La poésie s'adresse à la sensibilité, non au savoir; à la connaissance intuitive, non à la raison discursive; à l'imagination, non à la logique. Elle s'efforce, non pas de prouver, mais d'émouvoir, et d'éveiller dans le cœur des échos prolongés. Le poète découvre des associations d'idées riches et complexes qui charment l'imagination (symboles et métaphores): il fait surtout appel à la musique du vers, (mesure et rime). La pensée s'impose des entraves, mais, par elles, acquiert sur l'âme une merveilleuse puissance. La rime, bien qu'inférieure au nombre, parce qu'elle est une simple donnée auditive, ajoute encore à l'influence de l'harmonie rythmique. Notre attention, sans qu'intervienne le jugement, est irrésistiblement arrêtée: nous écoutons encore la musique du vers alors qu'il n'est plus qu'un cliquetis sonore et vide de sens. La grande poésie pourrait donc être définie un art qui s'adresse surtout aux facultés intuitives de notre être — dont l'action sur l'âme résulte principalement de l'harmonie rythmique — et qui a pour matière "tout ce qu'il y a d'intime en tout". (V. Hugo.)

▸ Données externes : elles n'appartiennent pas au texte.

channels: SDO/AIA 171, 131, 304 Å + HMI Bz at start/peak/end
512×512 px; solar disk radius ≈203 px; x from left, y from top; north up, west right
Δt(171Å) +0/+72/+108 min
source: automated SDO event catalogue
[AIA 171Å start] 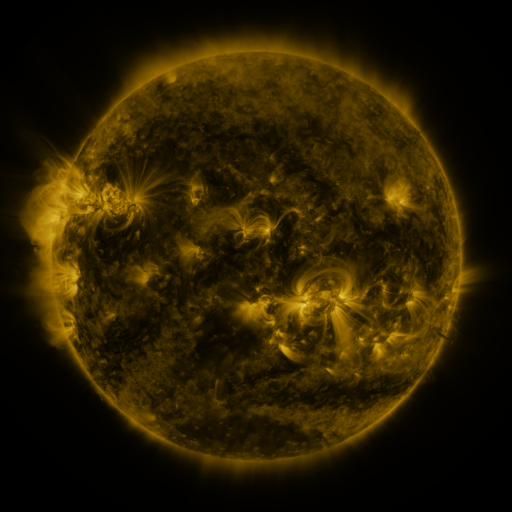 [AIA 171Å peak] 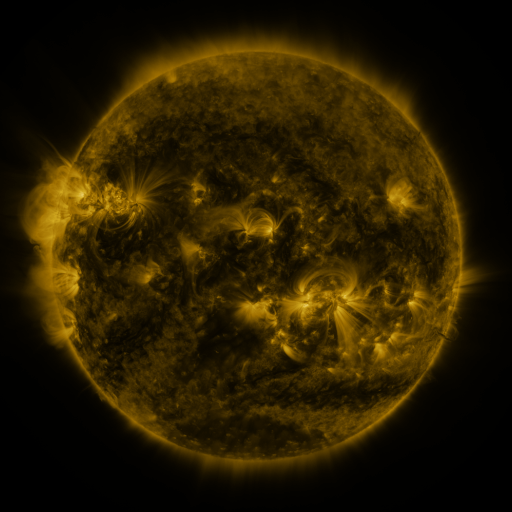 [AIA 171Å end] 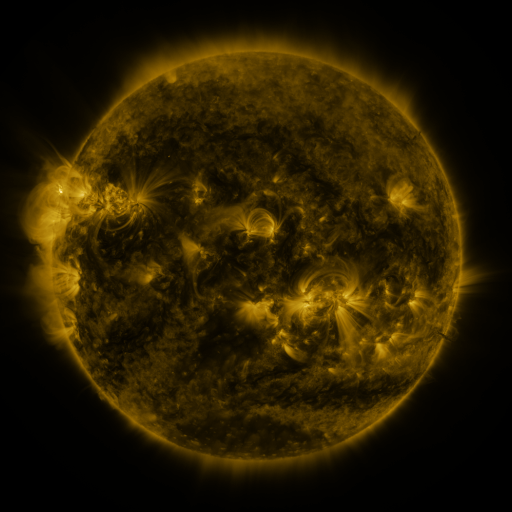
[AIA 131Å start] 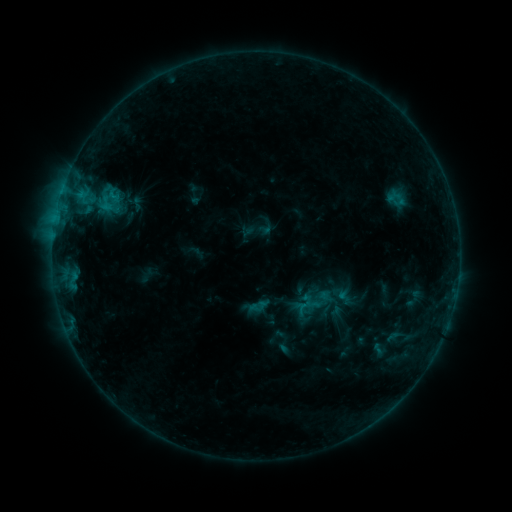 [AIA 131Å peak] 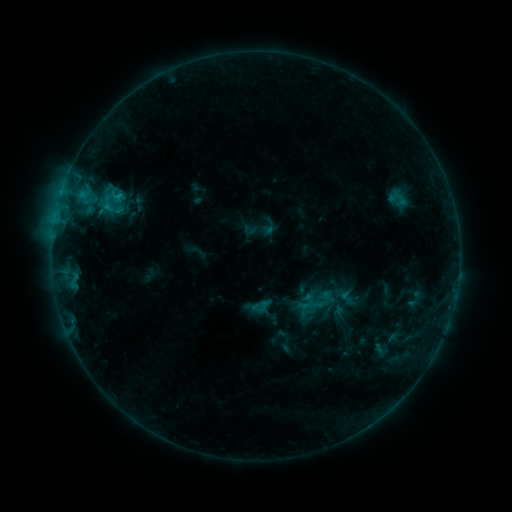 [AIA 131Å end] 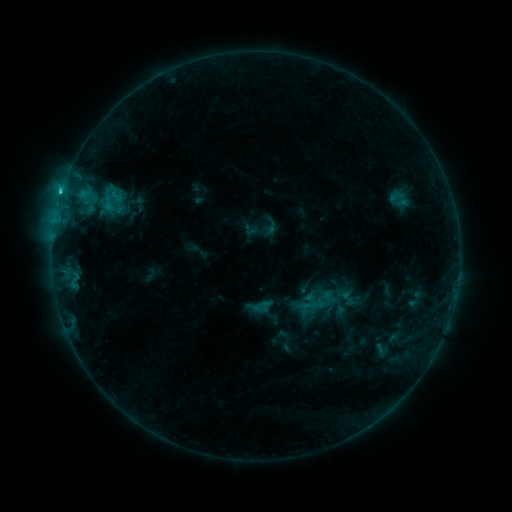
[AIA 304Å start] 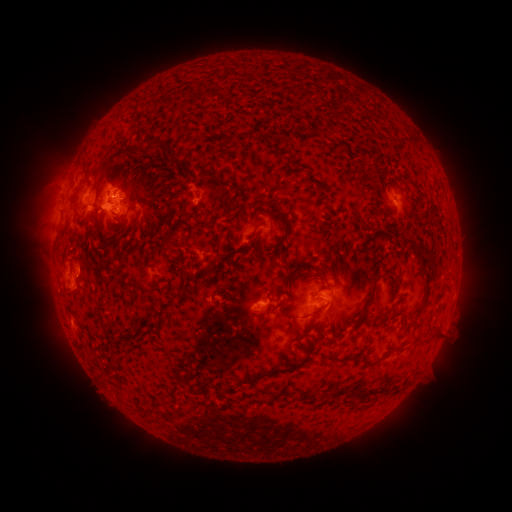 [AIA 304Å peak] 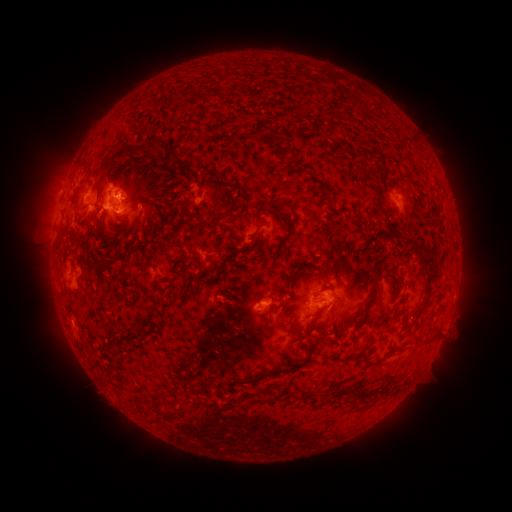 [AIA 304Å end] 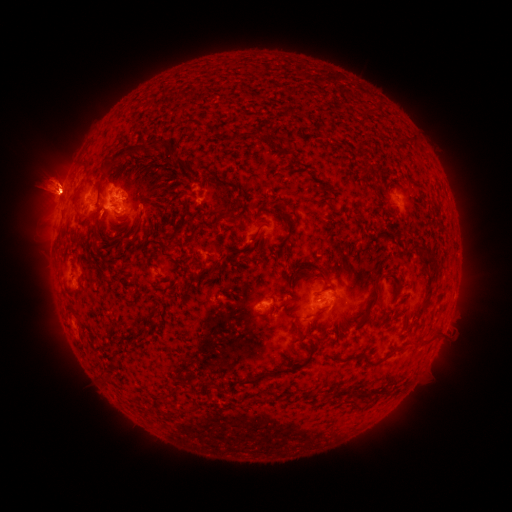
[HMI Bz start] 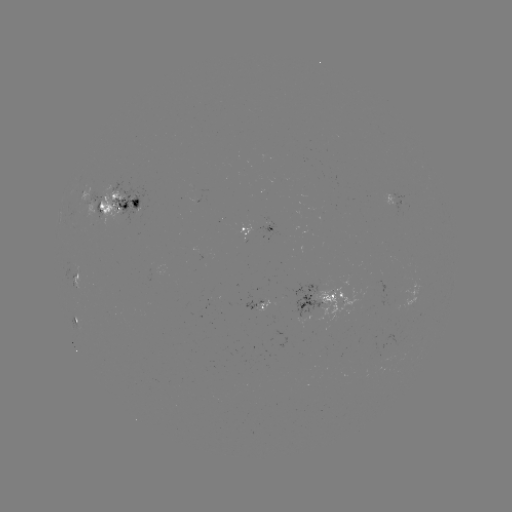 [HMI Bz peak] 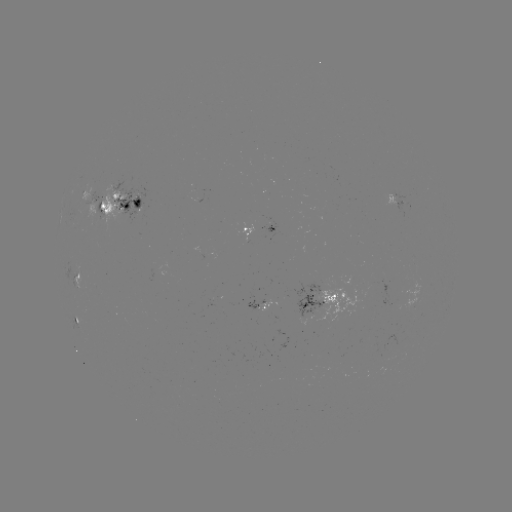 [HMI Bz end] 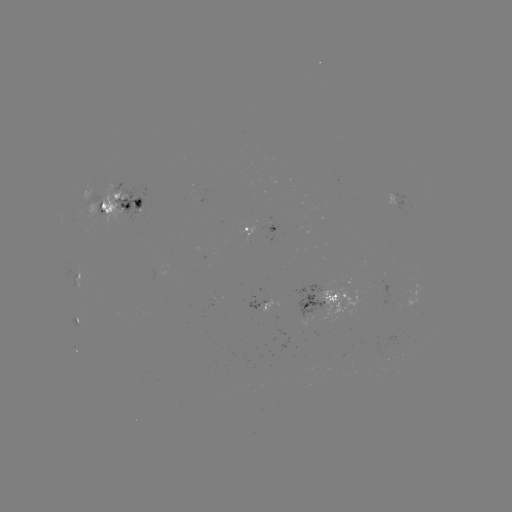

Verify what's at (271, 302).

Examinée dans ses rapports avec les autres arts, la poésie apparaît comme possédant ce qui manque à tous les arts plastiques: le développement progressif, le pouvoir de représenter avec des mots, matière souple et subtile, le mouvement de la pensée, les nuances fugitives du sentiment. Et si la musique, elle aussi, déroule ses mélodies, la poésie est cependant un art plus compréhensif, parce qu' "elle saisit l'homme par son humanité tout entière: idée pour l'esprit, image pour l'imagination et musique pour l'oreille". (Lamartine.)

Bien que, en un sens, on puisse dire, après Jouffroy, que "la poésie lyrique est toute la poésie" et que "le reste n'en est que la forme", on s'accorde généralement à reconnaître plusieurs genres poétiques, dont les principaux sont le lyrique, l'épique, le dramatique, auxquels on ajoute assez improprement le didactique. (V. ces mots.) De méme chacun de ces genres peut se subdiviser on sous-genres plus on moins artificiellement définis.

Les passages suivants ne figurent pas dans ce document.